🤖 AI Summary
Existing benchmarks predominantly evaluate end-to-end tasks like code generation, lacking fine-grained assessment of large language models’ (LLMs) semantic reasoning capabilities for program analysis.
Method: We introduce CoRe, the first benchmark targeting foundational static analysis competencies—covering data dependencies, control dependencies, and information flow in C/C++, Java, and Python. It comprises 12,553 human-verified tasks. Our novel semantic-aware diversity sampling strategy selects targets based on structural coverage and dependency depth, enhancing both semantic diversity and reasoning complexity.

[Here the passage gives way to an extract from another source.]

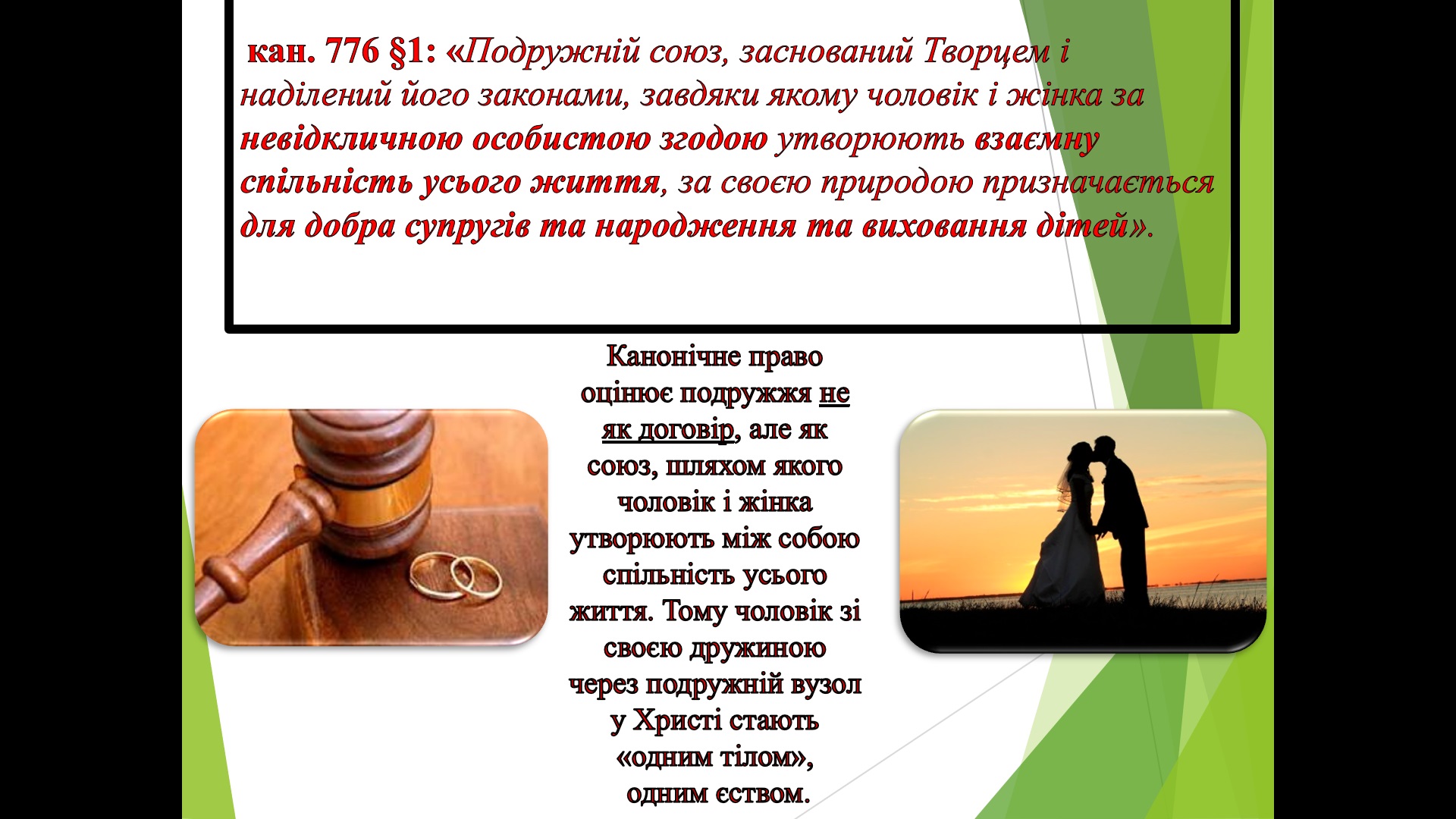 кан. 776 §1: «Подружній союз, заснований Творцем і наділений його законами, завдяки якому чоловік і жінка за невідкличною особистою згодою утворюють взаємну спільність усього життя, за своєю природою призначається для добра супругів та народження та виховання дітей».

Канонічне право оцінює подружжя не як договір, але як союз, шляхом якого чоловік і жінка утворюють між собою спільність усього життя. Тому чоловік зі своєю дружиною через подружній вузол у Христі стають «одним тілом», одним єством.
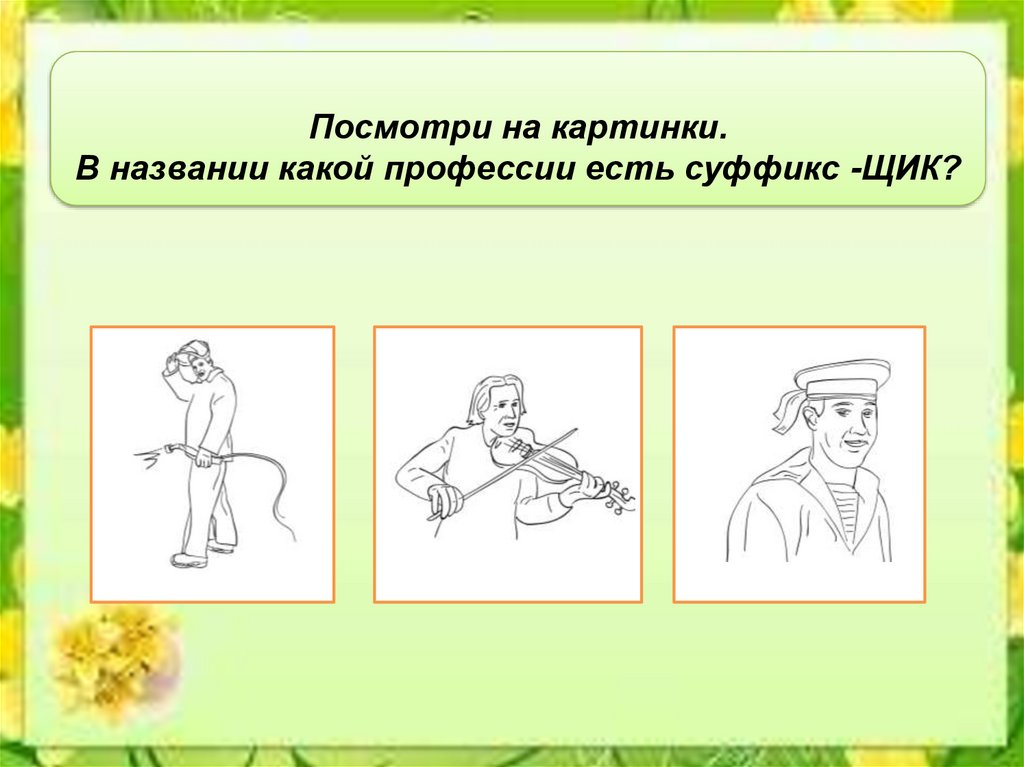 Посмотри на картинки.
В названии какой профессии есть суффикс -ЩИК?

Contribution/Results: Evaluating 10 mainstream LLMs reveals competent performance on basic dependency identification but sharp degradation on multi-step reasoning, reverse dependencies, and complex control structures—exposing critical bottlenecks in current LLMs’ code understanding. CoRe thus provides a rigorous, semantics-oriented evaluation framework to advance program reasoning research.
📝 Abstract
Large language models (LLMs) have been widely adopted across diverse software engineering domains, such as code generation, program repair, and vulnerability detection. These applications require understanding beyond surface-level code patterns: value propagation, control flow, and interdependence between program elements. However, existing benchmarks primarily evaluate end-to-end outcomes, such as whether code is correctly repaired or generated, leaving the models ability for program semantic reasoning underexplored. This work presents CoRe, a high-quality, human-verified benchmark designed to evaluate LLMs on fundamental static analysis tasks. CoRe includes 12,553 task instances spanning data dependency, control dependency, and information flow across programs written in C/C++, Java, and Python. To ensure semantic diversity and reasoning complexity, we propose a semantics-aware diverse sampling strategy that selects targets and task instances based on structural coverage and dependency depth. We evaluate 10 mainstream LLMs and show that, while they perform well at identifying dependencies, models still struggle with tasks that require deeper semantic understanding and multi-step reasoning. We further conduct qualitative analyses to uncover key challenges, such as complex control structures and backward dependency patterns, offering insights into improving LLMs code reasoning capabilities.